DaveC426913 said:
You will be astonished as I am.
DaveC, thank you for your forthrightness.
Lol, I know it doesn't meet our long-held definition of "orbit," but let's consider a couple of things, beginning with the goal of the N-prize. It wasn't necessarily to place something into a traditional orbit, but to elevate something useful, even if it's only 19.99 grams, to a sustainable "orbital" altitude. From what I've read, the original idea was 99 orbits, but I think their shortening it to 9 orbits makes sense, as orbital decay for a 15 gram object at 100 km is rather fast.
Now, that being said, the N-prize rule-writers are still wrong. They cannot make up their own definition of a existing word and use it in their rules more than a half dozen times.
Well, they're the ones fronting the money, which is actually not very much. Have you considered fronting a somewhat more reasonable amount, say, 10,000 pounds, in the hopes someone might achieve a more technically accurate definition of "orbit at 100 km?"
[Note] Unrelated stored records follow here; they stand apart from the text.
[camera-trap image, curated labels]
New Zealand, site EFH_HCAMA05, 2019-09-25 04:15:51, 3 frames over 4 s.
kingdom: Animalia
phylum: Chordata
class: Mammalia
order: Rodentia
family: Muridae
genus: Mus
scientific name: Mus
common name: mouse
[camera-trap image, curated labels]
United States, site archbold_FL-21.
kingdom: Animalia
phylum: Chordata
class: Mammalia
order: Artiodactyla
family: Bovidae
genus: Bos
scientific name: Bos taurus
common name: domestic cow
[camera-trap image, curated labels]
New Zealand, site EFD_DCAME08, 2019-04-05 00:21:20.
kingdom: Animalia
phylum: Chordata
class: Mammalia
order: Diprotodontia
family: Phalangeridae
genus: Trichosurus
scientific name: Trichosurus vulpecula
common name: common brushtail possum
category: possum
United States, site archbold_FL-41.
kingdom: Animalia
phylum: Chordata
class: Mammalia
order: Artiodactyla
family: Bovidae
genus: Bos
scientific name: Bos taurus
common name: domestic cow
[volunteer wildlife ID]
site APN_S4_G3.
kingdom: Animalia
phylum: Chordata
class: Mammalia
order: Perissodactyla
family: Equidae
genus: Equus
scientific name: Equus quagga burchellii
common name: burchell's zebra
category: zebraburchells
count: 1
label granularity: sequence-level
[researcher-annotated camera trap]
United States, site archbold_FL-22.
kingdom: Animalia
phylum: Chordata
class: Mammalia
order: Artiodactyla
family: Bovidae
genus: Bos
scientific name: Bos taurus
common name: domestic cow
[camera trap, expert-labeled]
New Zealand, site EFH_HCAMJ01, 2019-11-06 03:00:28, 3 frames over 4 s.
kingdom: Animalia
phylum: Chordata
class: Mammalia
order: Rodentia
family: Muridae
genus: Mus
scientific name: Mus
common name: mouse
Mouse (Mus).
Evan that may be contrary to the N-Prize goals. Have you considered the fact that the actual goal wasn't to get people to come up with a NASA-ideal solution at all, but to kick them very,
very far out of the box, to weed out all the rest, so as to come up with one or two truly innovative solutions which bear absolutely no resemblance to anything like what we've ever seen before?
Wouldn't that be something! Imagine if Westinghouse had said in the 1900s, "we're offering an E-Prize for anyone who can illuminate a room with the same degree of illumination as a 100W light bulb, but with just 33 W, and the light bulb must last 5,000 hours.
Naturally, everyone would dive on the idea of using an incandescent, and perhaps halogen varients might have been quickly realized, but would any of them have come up with a CFL in 1900?
Hmm... I've spend the last two days working on the logistics of a multiple balloon and parachute-supported trebuchet-like system which might be able to fling a 100 lb payload to 200,000 feet.
I got the idea from http://www.gamasutra.com/php-bin/news_index.php?story=25264", which itself encourages people to think outside the box. Most of the issues can be solved via straight-foward mechanical engineering, but some of the solutions I've found on Youtube are utterly, incomprehensibly brilliant - unlike anything I've ever seen!
I have little doubt that most of us could muddle our way through the FC 1, 2, and 3 problems, but what I'm really interested in are the incredibly insightful and totally out-of-the-box solutions I find on YouTube. Absolutely unbelievable! Totally beyond the bounds of what could possibly conceive!
Make no mistake, though - they deliver the payload to the target area. They achieve the objective.
I think this was the N-Prize creators' objective. We know how to spend $1B dollars and put a payload in orbit. Heck, I can do that with $1M using a very large rail gun and a solid rocket orbital insertion module.
But for $2,000?
There is simply no way to get there from here using conventional technology, and that's precisely their point: Don't use conventional technology. Instead, achieve the objective and call it a day.